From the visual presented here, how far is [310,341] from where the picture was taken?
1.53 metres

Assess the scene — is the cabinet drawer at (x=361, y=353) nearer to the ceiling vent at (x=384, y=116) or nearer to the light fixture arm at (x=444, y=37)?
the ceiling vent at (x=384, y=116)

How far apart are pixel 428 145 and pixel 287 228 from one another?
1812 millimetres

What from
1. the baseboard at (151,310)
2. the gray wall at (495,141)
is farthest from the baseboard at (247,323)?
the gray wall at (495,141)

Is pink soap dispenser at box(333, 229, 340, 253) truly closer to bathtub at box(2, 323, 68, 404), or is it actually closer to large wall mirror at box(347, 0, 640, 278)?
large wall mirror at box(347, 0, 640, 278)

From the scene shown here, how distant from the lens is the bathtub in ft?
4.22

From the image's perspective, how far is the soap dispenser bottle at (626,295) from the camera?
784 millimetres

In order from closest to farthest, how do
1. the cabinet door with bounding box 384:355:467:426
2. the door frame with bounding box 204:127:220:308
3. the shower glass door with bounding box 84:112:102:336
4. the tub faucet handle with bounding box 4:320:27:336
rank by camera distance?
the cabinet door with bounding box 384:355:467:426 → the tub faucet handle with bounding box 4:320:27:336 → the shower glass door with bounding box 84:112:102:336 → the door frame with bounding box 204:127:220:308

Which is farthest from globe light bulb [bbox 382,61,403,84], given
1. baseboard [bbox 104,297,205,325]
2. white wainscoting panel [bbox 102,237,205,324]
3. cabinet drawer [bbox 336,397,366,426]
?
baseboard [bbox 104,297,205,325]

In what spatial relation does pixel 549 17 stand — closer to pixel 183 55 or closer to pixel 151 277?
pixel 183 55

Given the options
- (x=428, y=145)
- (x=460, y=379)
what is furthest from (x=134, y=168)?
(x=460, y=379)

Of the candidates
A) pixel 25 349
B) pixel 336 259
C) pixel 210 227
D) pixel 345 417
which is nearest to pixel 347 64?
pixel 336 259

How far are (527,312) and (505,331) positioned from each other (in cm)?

——————

**Description of the task**
Copy every one of the records above word for word, leaving nothing out.

**Expected answer**
From the visual presented here, how far is [310,341] from where the picture was taken?
1.53 metres

Assess the scene — is the cabinet drawer at (x=361, y=353) nearer to the ceiling vent at (x=384, y=116) or nearer to the light fixture arm at (x=444, y=37)?
the ceiling vent at (x=384, y=116)

How far apart are pixel 428 145 and pixel 287 228 from one another?
1812 millimetres

What from
1. the baseboard at (151,310)
2. the gray wall at (495,141)
is farthest from the baseboard at (247,323)?
the gray wall at (495,141)

Is pink soap dispenser at box(333, 229, 340, 253) truly closer to bathtub at box(2, 323, 68, 404), or is it actually closer to large wall mirror at box(347, 0, 640, 278)?
large wall mirror at box(347, 0, 640, 278)

From the scene shown here, how distant from the lens is the bathtub in ft?
4.22

From the image's perspective, how far is the soap dispenser bottle at (626,295) from the camera?
784 millimetres

In order from closest to farthest, how do
1. the cabinet door with bounding box 384:355:467:426
2. the door frame with bounding box 204:127:220:308
3. the shower glass door with bounding box 84:112:102:336
4. the tub faucet handle with bounding box 4:320:27:336
rank by camera distance?
the cabinet door with bounding box 384:355:467:426 → the tub faucet handle with bounding box 4:320:27:336 → the shower glass door with bounding box 84:112:102:336 → the door frame with bounding box 204:127:220:308

Which is farthest from globe light bulb [bbox 382,61,403,84], given
1. baseboard [bbox 104,297,205,325]
2. white wainscoting panel [bbox 102,237,205,324]
3. cabinet drawer [bbox 336,397,366,426]
?
baseboard [bbox 104,297,205,325]

In what spatial relation does pixel 549 17 stand — closer to pixel 183 55 or closer to pixel 151 277?
pixel 183 55

Given the options
- (x=428, y=145)
- (x=460, y=379)
what is furthest from (x=134, y=168)?
(x=460, y=379)

Of the candidates
A) pixel 25 349
B) pixel 336 259
C) pixel 210 227
D) pixel 345 417
which is nearest to pixel 347 64?
pixel 336 259

How far are (527,312) and (505,331) positioned from each other (in cm)?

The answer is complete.